O diagnóstico é multidisciplinar, demanda a intervenção de vários profissionais, como otorrinos, neurologistas, cirurgiões de cabeça e pescoço. Às vezes, é preciso remover amídalas e adenóides ou fazer cirurgia para harmonizar a face.
Nem todos os pacientes são pneumopatas que exigem a intervenção de um pneumologista.
No serviço do sono ligado ao Departamento de Pneumologia e Psicobiologia da Escola Paulista de Medicina
e que já existe há 12 anos,
não aconselhamos, como muitos o fazem, a cirurgia de corte da campainha, um pedacinho pendente que faz parte do palato mole (céu da boca), pois pode ocasionar fibrose.
Muitas vezes, o paciente melhora não porque removeu a campainha, mas porque tirou as amídalas na mesma cirurgia.
Atualmente, o melhor tratamento para a apnéia é o CPAP nasal, uma máscara de silicone com uma ventoinha blindada.

- **Requisitos das tarefas**:
A) De acordo com o texto sobre apneia, qual é hoje o melhor tratamento para a apneia?
B) Retome, por favor, o texto sobre apneia, continuando logo após a última frase dele.
As entradas não têm relação alguma com o texto sobre apneia.

- **Dados do exercício**:
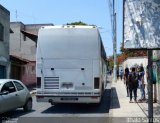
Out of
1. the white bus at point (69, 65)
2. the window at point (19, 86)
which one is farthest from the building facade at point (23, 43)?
the window at point (19, 86)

- **Respostas por tarefa**:
A) O CPAP nasal, uma máscara de silicone com uma ventoinha blindada.

B)
O aparelho acomodado no nariz gera uma pressão positiva transmitida à faringe que se abre para a passagem do ar.
É uma prótese que funciona como ume espécie de bengala para o paciente.
Drauzio – O CPAP custa caro?
Bagnato – O preço no mercado brasileiro varia entre US$500 e US$900. Anos atrás custava em torno de US$ 2.500, US$3.000. Ainda é caro, mas barateou bastante em relação ao preço anterior e não existe produto similar fabricado no Brasil. Atualmente, a máquina diminuiu de tamanho e as máscaras ficaram mais silenciosas. Muitos pacientes vão abandonando o CPAP paulatinamente quando tratam a doença que deu origem à apnéia. Outros o usam ad aeternum. O importante é que o uso do aparelho afasta o risco de problemas cardiovasculares, melhora o ronco e a pressão arterial.
Drauzio – Existe tratamento para os casos de apnéia ou para o roncador sem apnéia?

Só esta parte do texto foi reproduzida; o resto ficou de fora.